Ni siquiera puede el político democrático ser völkisch amparándose en que es “populista”. El populismo es una opción preferencial estratégica por los intereses de las mayorías sin revoluciones radicales de las estructuras; lo völkisch es una mera táctica de uso, abuso y refuerzo de los peores prejuicios con cualquier objetivo estratégico. Sea cual fuese el juicio que cada quien tenga, es innegable que la historia enseña que Yrigoyen, Perón, Haya de la Torre, Lázaro Cárdenas, Velasco Ibarra, Gaitán y muchos populistas más no fueron völkisch, aunque eventualmente pudieron caer en algún uso coyuntural de esa táctica.
El problema contemporáneo es que la política se lleva a cabo con tácticas publicitarias y lo inocuo en la publicidad se vuelve nocivo en lo político. Las campañas políticas son campañas publicitarias, y el entrenamiento para ellas no se interrumpe, porque a una elección sigue otra y los políticos continúan haciendo publicidad. La inofensiva publicidad comercial trasladada a la política se convierte en táctica völkisch, la continuidad de las campañas la vuelve permanente y los políticos democráticos dejan de serlo en la medida en que se convierten en políticos völkisch, construidos a la medida de los prejuicios cuyo refuerzo les garantiza clientela.

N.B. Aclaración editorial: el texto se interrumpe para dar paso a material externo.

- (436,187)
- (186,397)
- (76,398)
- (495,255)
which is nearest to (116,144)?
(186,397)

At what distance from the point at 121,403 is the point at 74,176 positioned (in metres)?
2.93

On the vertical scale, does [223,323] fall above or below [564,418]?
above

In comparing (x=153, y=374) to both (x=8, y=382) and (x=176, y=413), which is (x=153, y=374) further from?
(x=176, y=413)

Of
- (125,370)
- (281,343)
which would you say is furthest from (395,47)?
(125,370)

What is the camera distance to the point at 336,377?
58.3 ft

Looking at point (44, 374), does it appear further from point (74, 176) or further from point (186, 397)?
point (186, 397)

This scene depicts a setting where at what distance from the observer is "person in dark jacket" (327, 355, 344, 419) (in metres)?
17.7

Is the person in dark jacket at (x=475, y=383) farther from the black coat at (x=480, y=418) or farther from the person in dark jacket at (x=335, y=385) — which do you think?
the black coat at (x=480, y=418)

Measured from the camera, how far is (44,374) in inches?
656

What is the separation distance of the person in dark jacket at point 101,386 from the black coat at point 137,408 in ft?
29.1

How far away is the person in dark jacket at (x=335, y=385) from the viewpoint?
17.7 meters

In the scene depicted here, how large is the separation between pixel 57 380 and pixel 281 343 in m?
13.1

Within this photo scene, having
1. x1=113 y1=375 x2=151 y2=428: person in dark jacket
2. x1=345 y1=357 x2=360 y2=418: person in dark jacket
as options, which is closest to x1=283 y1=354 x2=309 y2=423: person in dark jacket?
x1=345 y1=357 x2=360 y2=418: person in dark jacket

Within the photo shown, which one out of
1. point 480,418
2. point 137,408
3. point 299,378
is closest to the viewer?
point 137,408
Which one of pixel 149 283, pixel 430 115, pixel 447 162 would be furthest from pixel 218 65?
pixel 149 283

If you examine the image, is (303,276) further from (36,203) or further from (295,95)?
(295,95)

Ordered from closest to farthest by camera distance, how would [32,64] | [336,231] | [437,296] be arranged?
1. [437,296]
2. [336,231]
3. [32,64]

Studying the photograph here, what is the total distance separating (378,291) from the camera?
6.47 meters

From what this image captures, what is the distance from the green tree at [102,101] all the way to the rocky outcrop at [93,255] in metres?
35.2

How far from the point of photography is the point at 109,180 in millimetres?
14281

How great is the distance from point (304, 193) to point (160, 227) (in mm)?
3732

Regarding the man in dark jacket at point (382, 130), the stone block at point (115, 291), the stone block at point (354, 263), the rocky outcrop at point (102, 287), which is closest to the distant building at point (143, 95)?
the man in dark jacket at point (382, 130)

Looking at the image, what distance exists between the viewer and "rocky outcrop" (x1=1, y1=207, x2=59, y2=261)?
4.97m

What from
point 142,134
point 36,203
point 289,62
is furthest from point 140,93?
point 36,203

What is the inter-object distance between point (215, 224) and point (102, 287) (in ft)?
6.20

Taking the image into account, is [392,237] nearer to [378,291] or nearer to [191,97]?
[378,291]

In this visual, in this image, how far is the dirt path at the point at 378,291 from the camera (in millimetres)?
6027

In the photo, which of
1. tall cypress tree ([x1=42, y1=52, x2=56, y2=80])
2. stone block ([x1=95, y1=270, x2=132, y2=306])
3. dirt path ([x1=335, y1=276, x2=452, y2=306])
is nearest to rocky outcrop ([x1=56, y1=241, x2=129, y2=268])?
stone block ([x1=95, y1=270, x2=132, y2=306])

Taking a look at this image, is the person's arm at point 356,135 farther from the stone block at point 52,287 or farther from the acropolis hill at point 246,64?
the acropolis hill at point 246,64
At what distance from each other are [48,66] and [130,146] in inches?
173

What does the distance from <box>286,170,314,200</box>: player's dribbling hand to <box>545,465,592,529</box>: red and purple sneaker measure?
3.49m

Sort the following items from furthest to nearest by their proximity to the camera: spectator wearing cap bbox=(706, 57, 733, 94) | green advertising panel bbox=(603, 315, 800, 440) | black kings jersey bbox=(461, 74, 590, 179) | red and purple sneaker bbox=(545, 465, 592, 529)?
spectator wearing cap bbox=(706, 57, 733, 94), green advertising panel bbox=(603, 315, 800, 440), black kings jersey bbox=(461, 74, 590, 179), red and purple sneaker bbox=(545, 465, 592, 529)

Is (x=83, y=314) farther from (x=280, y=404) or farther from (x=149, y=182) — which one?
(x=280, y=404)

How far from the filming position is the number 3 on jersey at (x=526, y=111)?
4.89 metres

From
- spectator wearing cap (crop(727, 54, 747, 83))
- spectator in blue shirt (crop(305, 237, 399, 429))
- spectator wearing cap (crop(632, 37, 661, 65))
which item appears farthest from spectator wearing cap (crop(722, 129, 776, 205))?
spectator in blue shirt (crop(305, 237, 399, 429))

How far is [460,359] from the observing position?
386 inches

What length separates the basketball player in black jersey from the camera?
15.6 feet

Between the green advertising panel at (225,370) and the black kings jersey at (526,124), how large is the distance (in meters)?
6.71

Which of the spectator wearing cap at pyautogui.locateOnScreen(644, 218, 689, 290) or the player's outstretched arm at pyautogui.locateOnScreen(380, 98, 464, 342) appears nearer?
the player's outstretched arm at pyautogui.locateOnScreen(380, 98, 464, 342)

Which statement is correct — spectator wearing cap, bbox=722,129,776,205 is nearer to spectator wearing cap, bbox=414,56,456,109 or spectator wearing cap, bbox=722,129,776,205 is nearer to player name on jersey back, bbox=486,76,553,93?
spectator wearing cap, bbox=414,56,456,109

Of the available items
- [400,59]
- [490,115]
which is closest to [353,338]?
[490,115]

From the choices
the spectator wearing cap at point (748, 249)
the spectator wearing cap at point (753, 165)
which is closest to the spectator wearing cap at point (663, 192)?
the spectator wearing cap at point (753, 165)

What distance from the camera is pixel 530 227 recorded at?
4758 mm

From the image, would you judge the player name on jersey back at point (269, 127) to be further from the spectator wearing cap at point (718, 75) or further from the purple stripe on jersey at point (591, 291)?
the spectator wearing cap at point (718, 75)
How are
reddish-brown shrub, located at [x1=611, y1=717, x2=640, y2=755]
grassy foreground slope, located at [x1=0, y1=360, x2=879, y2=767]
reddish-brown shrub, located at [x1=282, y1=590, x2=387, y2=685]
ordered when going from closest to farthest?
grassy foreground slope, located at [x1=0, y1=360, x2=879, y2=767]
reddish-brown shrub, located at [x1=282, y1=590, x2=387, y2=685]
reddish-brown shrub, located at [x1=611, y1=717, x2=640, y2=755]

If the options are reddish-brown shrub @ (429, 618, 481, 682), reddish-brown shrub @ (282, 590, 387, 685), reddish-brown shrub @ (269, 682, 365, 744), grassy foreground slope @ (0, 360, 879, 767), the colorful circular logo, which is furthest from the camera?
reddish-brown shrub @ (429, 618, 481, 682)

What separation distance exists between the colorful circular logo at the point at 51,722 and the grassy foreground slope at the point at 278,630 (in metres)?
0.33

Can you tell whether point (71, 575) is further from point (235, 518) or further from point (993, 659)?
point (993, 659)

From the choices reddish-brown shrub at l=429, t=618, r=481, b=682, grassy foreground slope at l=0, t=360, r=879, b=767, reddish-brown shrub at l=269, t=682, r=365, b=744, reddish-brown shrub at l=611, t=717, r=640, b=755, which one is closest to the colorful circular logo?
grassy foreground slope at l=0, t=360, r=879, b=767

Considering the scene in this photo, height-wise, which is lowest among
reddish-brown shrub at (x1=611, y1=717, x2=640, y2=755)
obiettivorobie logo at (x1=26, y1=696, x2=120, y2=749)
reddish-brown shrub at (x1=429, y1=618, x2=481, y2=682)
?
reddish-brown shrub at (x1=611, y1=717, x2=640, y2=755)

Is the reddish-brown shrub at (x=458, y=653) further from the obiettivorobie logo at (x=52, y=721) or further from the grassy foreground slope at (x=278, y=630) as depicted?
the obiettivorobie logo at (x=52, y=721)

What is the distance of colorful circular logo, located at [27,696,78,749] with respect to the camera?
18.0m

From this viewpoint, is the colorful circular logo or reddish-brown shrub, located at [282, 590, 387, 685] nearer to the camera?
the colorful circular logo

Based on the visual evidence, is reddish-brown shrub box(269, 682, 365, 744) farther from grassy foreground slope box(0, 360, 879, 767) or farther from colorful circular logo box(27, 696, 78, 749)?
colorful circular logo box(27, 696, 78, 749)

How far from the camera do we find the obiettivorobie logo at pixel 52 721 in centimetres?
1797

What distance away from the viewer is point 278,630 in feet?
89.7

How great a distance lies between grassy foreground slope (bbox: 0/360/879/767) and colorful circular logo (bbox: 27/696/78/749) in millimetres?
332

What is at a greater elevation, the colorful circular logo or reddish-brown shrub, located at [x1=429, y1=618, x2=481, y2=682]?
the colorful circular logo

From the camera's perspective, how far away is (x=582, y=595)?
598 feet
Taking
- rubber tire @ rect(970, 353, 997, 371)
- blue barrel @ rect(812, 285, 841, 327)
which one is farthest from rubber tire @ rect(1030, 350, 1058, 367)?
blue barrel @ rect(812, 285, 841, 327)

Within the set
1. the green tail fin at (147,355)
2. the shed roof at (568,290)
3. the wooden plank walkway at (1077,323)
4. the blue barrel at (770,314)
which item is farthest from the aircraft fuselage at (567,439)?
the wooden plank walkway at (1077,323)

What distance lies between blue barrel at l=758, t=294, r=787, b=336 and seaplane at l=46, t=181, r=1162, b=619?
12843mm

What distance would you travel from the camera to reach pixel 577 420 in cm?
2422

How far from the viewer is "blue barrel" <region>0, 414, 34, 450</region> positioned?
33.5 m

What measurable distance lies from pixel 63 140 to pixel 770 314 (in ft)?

Sin duda que esta contradicción parece ser el más importante obstáculo contemporáneo opuesto a la lucha contra todas las formas de discriminación. En el día que el mundo dedica a la lucha contra la discriminación y que –azarosa pero no indebidamente– coincide con el día de la poesía, bueno sería que todos reflexionásemos sobre este creciente obstáculo, pero en especial sería formidable que lo hiciesen los políticos.

* Titular del INADI; director del Departamento de Derecho Penal y Criminología UBA; vicepresidente de la Asociación Internacional de Derecho Penal.